TEXTO PROPORCIONADO>
━━━━━━
Sin embargo, no se trata de un “Acuerdo”. Trump antes del anuncio solo se reunió en Washington con Netanyahu y su principal rival político Benny Gantz, quienes por las ventajas de la propuesta no dudaron en avalarla. Con Mahmoud Abbas, líder de la contraparte, solo se comunicó para compartir el proyecto mientras advertía “que esta podría ser la última oportunidad para los palestinos”.
No solo no se trata de un Acuerdo, sino que la solución que denomina “realista” y quiere imponer el inquilino de la Casa Blanca, implica limitaciones de soberanía para el “Estado” palestino. Se trataría de un “Estado desmilitarizado” donde Israel mantendría la seguridad sobre el territorio, incorporaría a este 30% de Cisjordania y le daría acceso al ejército sobre los asentamientos, calificados como “enclaves”.
Dentro de Cisjordania, Israel conservará la soberanía sobre el valle de Jordania, área que su Parlamento anexó el pasado domingo y Jerusalén permanecerá como la “capital indivisible” de Israel. En reciprocidad -no negociada- Palestina contaría con una capital propia en la que EE.UU. “orgullosamente” abriría una embajada. Capital que incluiría el Jerusalén del este que está fuera de la zona de seguridad establecida por Israel y sería denominada Al-Quds. En las áreas religiosas se preservaría el statu quo para que los palestinos mantengan acceso al Noble Santuario y la mezquita de Al Aqsa.
Si bien el Estado de Palestina incluirá la zona de la Franja de Gaza, no obstante, por seguridad, no contaría con un puerto propio, por lo que el comercio marítimo se garantizaría a través de los puertos israelíes de Haifa y Ashdod previa “negociación” de un acuerdo de libre comercio.
Trump confía en las dos zanahorias de su plan, la primera, denominada como una “visión económica detallada de lo que sería el futuro de los palestinos si hubiera paz”, esto es, una inversión que alcanzaría a Jordania y Egipto de US$50.000 millones de la comunidad internacional durante 10 años y se estima que “el Producto Interno Bruto, podría duplicarse en 10 años, crear un millón de puestos de trabajo, reduciría la tasa de desempleo por debajo de 10% y reduciría la pobreza en 50%”.
━━━━━━
CONSIGNA 1>
Según el texto sobre el plan de Trump, ¿a través de qué puertos israelíes se garantizaría el comercio marítimo del Estado palestino?

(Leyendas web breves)
━━━━━━
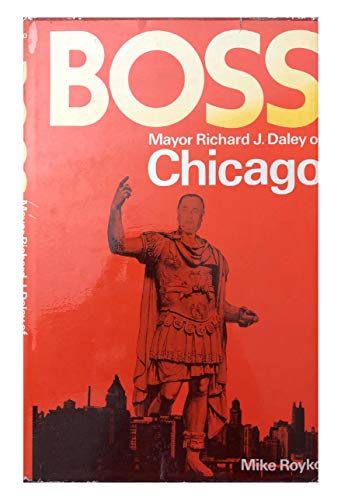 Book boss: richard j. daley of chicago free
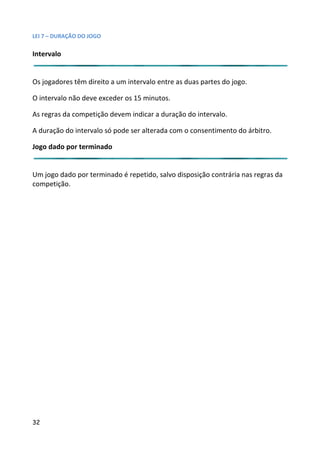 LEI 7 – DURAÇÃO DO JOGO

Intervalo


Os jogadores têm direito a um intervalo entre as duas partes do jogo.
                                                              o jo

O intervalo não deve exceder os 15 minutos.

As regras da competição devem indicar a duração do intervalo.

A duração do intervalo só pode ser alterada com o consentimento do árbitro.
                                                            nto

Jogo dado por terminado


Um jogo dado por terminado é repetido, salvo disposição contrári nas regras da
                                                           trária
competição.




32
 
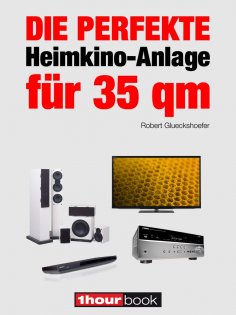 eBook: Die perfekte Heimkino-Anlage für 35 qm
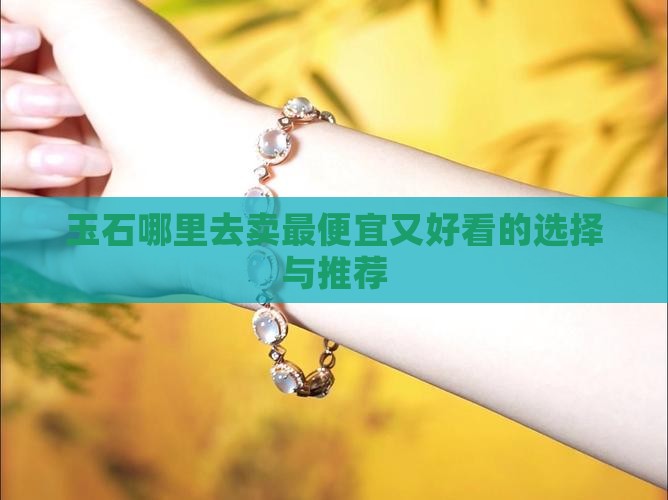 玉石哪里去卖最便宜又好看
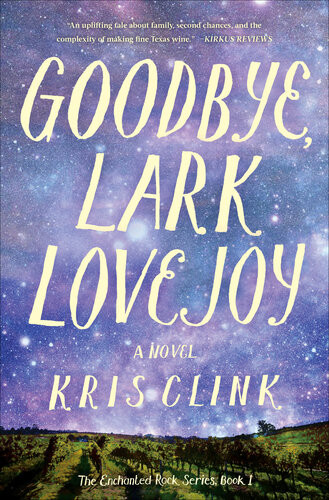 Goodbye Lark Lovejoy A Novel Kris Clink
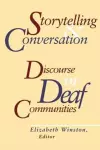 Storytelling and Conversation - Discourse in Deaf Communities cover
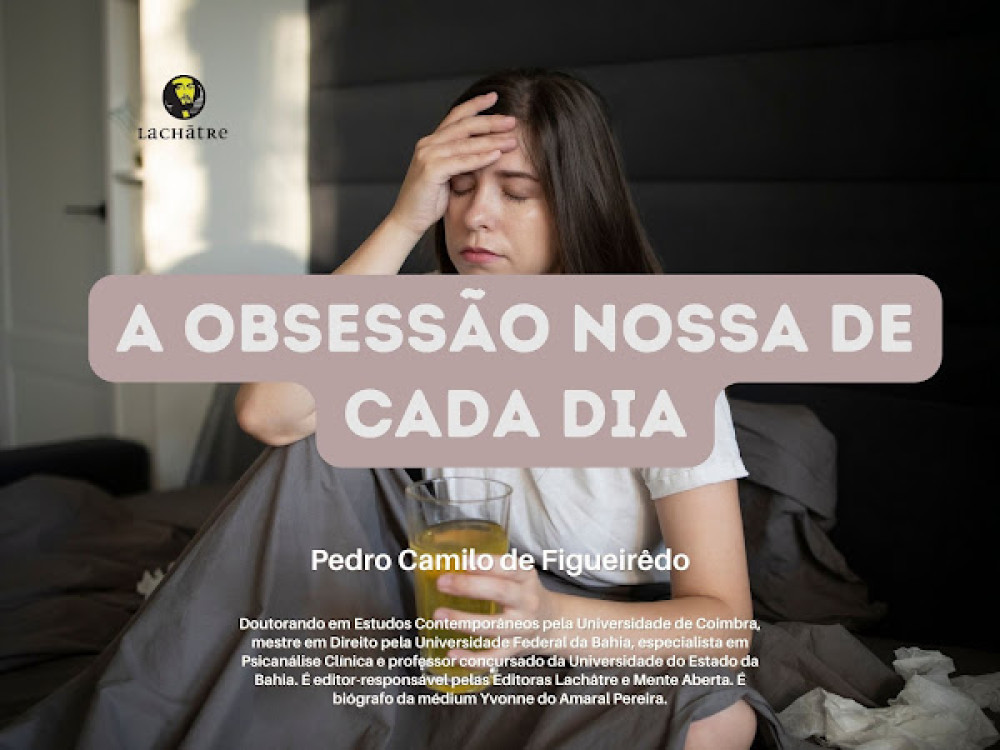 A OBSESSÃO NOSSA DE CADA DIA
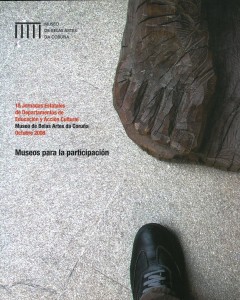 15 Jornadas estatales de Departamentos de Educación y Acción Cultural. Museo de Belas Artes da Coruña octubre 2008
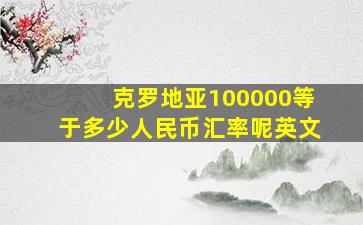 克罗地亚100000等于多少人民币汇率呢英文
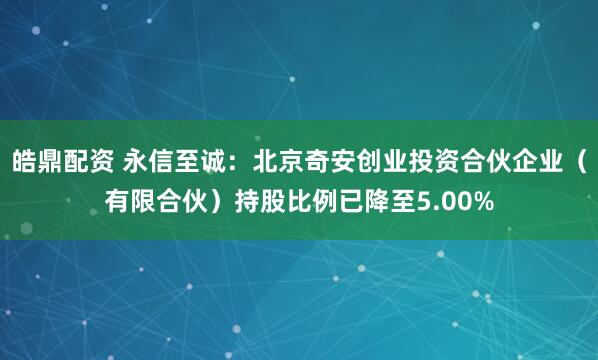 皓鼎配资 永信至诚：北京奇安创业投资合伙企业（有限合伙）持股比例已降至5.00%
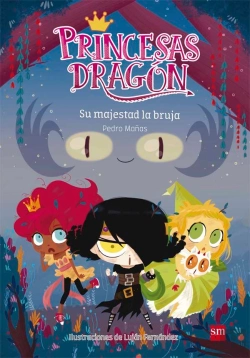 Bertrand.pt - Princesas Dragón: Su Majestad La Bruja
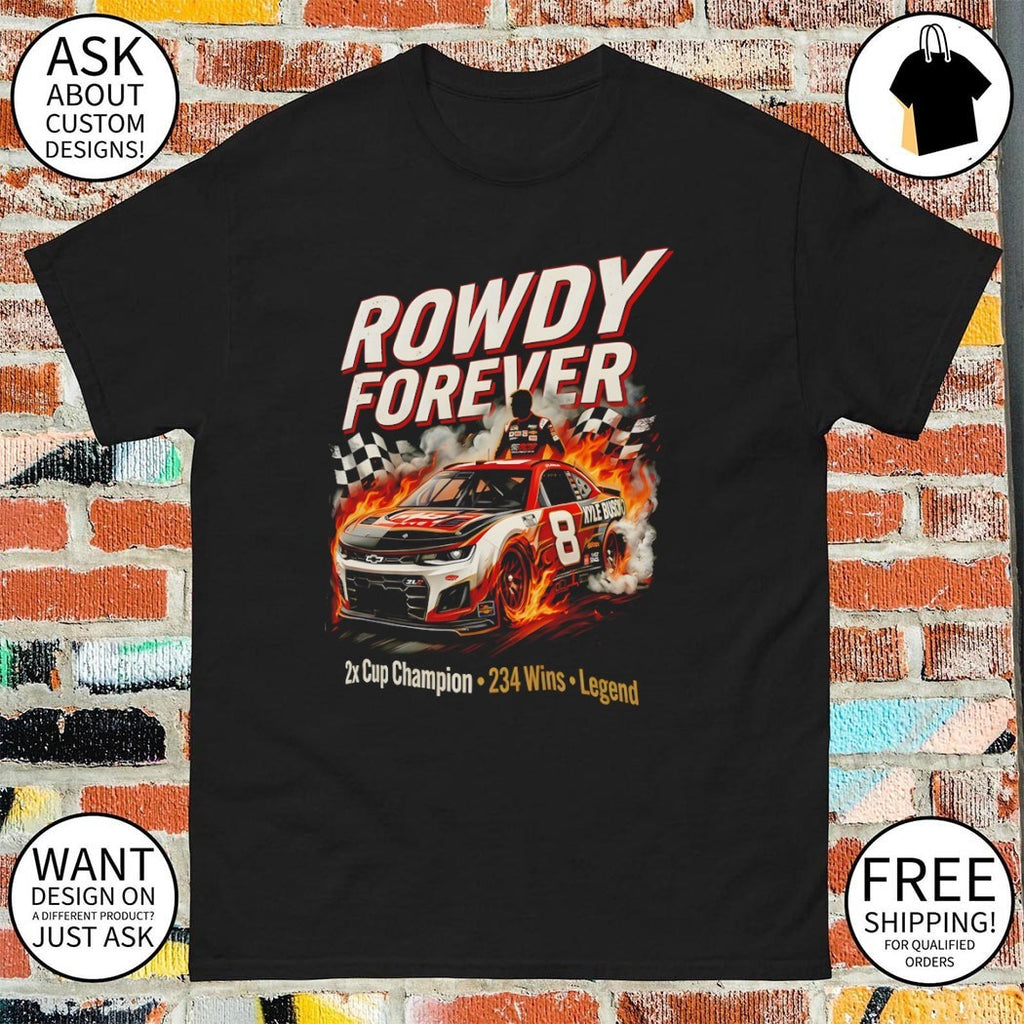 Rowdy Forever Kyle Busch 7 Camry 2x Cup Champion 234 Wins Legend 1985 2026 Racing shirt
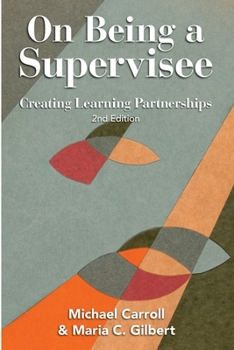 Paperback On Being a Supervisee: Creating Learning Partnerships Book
━━━━━━
CONSIGNA 2>
Extrae de las filas cada línea que contenga la palabra "dado". Ten en cuenta que se distinguen mayúsculas y minúsculas.

ESPACIO DE RESPUESTA 1>
A través de los puertos de Haifa y Ashdod.

ESPACIO DE RESPUESTA 2>
Jogo dado por terminado
Um jogo dado por terminado é repetido, salvo disposição contrári nas regras da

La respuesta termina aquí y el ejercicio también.